---- EXERCISE MATERIAL

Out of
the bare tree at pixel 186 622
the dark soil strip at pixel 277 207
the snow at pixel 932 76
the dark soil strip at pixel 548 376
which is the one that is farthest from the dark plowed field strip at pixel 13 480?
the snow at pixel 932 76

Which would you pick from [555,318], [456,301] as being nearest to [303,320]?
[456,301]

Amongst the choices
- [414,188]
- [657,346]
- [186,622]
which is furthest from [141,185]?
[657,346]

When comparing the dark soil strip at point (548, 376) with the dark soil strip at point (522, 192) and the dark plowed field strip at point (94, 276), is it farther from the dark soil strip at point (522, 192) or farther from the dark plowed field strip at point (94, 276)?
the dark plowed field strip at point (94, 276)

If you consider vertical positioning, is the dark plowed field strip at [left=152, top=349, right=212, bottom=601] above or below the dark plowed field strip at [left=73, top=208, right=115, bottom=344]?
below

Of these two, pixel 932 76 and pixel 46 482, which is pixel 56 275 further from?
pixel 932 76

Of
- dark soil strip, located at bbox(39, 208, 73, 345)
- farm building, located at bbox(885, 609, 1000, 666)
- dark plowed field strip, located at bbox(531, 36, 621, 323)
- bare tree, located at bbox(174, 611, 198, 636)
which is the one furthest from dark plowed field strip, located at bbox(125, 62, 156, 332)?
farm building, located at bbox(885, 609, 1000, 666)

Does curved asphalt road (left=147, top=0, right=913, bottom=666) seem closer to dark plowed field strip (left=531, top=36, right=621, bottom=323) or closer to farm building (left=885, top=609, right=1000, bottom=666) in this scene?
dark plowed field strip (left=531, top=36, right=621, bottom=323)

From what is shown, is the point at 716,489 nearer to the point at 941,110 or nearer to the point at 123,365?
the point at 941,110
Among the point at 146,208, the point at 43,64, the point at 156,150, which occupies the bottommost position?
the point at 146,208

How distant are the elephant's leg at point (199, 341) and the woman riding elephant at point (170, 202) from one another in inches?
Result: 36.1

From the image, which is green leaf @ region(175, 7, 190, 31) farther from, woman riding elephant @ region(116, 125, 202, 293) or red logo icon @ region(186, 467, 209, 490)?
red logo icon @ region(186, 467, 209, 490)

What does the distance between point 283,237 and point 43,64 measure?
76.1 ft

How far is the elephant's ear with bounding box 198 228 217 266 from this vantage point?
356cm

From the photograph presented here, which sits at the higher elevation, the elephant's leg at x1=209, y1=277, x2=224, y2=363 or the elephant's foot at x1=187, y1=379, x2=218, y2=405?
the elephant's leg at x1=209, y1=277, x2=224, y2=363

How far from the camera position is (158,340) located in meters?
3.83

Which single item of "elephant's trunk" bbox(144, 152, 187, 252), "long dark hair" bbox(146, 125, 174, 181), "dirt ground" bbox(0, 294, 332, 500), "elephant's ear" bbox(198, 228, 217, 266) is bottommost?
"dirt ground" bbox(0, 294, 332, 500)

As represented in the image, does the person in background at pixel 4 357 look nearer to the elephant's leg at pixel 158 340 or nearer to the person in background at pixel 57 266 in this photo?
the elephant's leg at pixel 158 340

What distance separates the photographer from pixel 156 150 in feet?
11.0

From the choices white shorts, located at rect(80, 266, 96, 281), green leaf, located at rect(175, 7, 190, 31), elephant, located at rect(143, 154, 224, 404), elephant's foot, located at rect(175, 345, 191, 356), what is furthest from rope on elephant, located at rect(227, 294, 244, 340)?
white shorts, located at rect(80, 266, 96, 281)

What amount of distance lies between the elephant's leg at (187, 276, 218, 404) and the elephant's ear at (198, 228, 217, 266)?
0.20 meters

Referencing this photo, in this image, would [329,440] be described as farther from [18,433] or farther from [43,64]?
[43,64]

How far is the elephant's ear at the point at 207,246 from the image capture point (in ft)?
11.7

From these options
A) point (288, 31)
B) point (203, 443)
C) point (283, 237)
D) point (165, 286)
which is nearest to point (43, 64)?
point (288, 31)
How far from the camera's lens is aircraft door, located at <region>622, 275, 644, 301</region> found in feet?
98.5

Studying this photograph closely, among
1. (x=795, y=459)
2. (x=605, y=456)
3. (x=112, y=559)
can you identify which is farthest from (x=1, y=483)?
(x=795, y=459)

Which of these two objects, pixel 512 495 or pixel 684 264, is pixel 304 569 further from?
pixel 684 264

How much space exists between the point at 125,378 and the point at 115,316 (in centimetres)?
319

--------

STATED TASK:
Output the lines of the entries from the line containing "Which of these" through the end of the entries, inclusive, as a JSON list of strings with one string per line and blank lines omitted.

RESULT OF THIS EXERCISE:
[
  "Which of these two objects, pixel 512 495 or pixel 684 264, is pixel 304 569 further from?",
  "pixel 684 264",
  "How much space exists between the point at 125,378 and the point at 115,316 (in centimetres)?",
  "319"
]